The health insurance public option might be fizzling. The left is OK with that., NBC News, June 5, 2021, by Benjy Sarlin and Sahil Kapur
“A decade later, Joe Biden campaigned on making the public option a reality, but so far, he’s done little to get Congress to enact one. Instead of outrage, influential progressives seem to be OK watching the promise go unfilled, preferring to pursue universal health care through other means, like expanding Medicare eligibility.
Elected officials, health care activists and experts who spoke to NBC News said the issue has fallen off the national radar and will be difficult to revive without a major push by the White House.
Responding to the pandemic has consumed much of Biden’s attention in his first months in office. And beyond that, he has a long list of agenda items to get to first, including many that are popular with progressives.
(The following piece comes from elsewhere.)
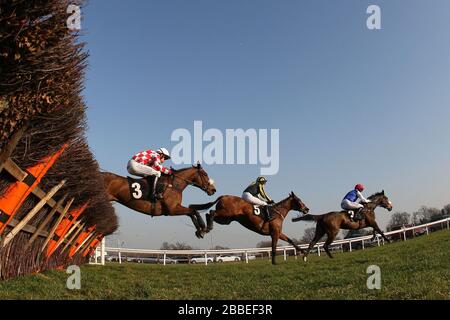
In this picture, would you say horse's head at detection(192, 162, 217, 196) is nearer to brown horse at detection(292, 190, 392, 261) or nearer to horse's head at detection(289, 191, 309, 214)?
horse's head at detection(289, 191, 309, 214)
“I don’t think there’s a dynamic where we see it at the center of a political fight again,” said Alex Lawson, the executive director of the left-leaning group Social Security Works.”
By Eagan Kemp
No one should mourn the end of a push for a public option in health care. It was never the solution the country needed for health reform.
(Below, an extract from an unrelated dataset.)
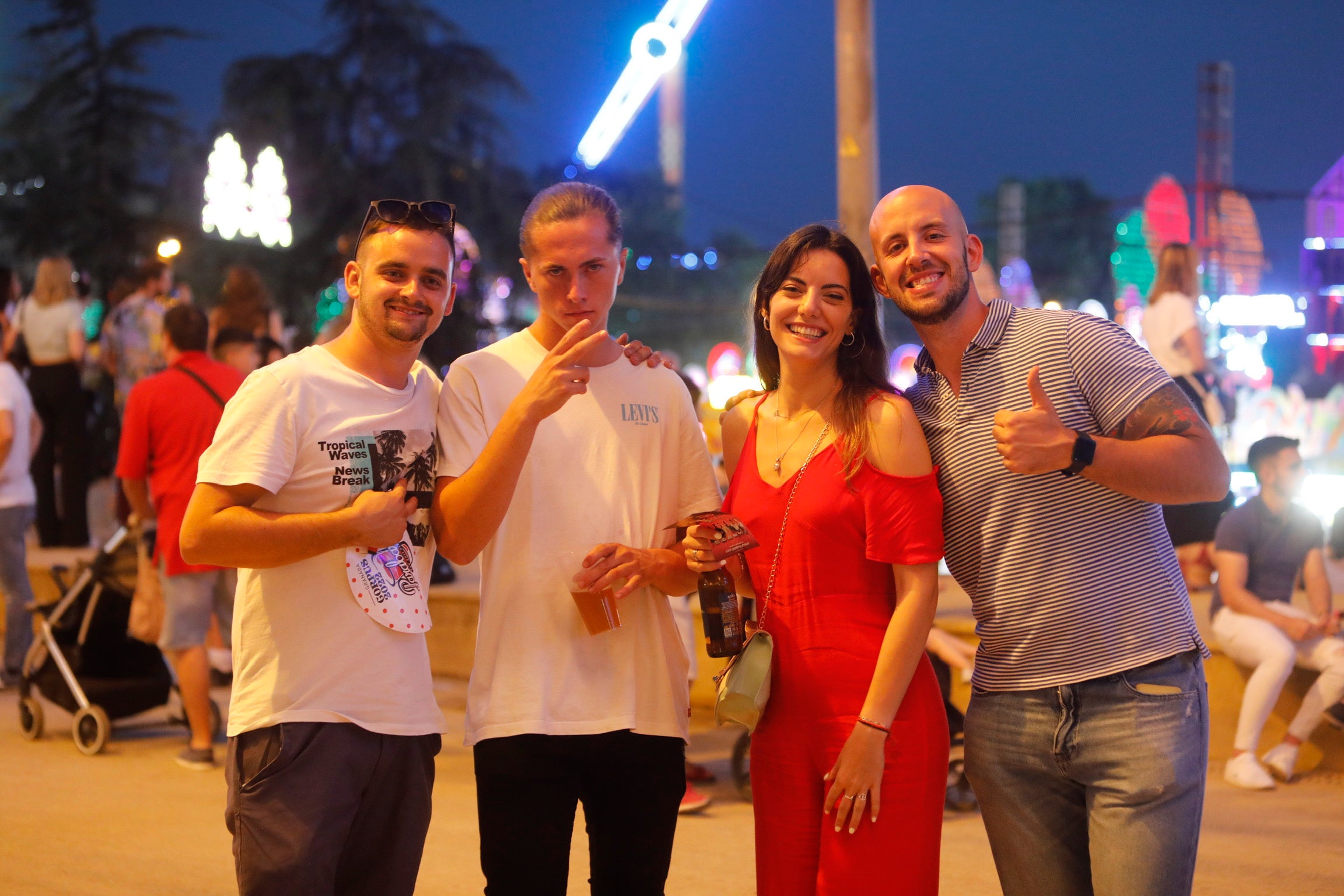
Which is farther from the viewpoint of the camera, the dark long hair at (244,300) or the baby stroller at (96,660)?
the dark long hair at (244,300)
The risks inherent in a public option completely overwhelm any potential gains. Given the rapid rise in for-profit companies gaming Medicare through Medicare Advantage, there is no reason to believe that a public option would be any different when it comes to insurers dumping patients with high health needs, while retaining patients that are profitable. If the for-profit insurers can cherry-pick healthier Americans through seemingly more favorable plans (while they are healthy), then the public option could become overly burdened and unsustainable.
In addition, a public option would have just been one more area of added complexity in our already fragmented health care system, which already struggled to respond to the COVID-19 crisis.
A public option would also further entrench the power of for-profit insurers. And the massive administrative waste of private insurance companies would continue under a public option, whereas under Medicare for All the reduction in administrative savings would be more than $500 billion a year.
In terms of political feasibility, there is the perception that less comprehensive reforms could have an easier chance of passing. However, the companies that profit off our healthcare system have shown they are just as opposed to the most basic public option proposal as they are to Medicare for All. Both the Partnership for America’s Health Care Future and Coalition Against Socialized Medicine—which strongly oppose Medicare for All as well as a public option —have shown they will not compromise on behalf of their corporate backers.
While proponents of a public option may try to make their proposal sound “reasonable,” it wouldn’t come close to matching Medicare for All. Whether it is savings for families, savings for the country or ensuring that everyone in the country has guaranteed access to medically necessary care, only Medicare for All would create the health care system we need.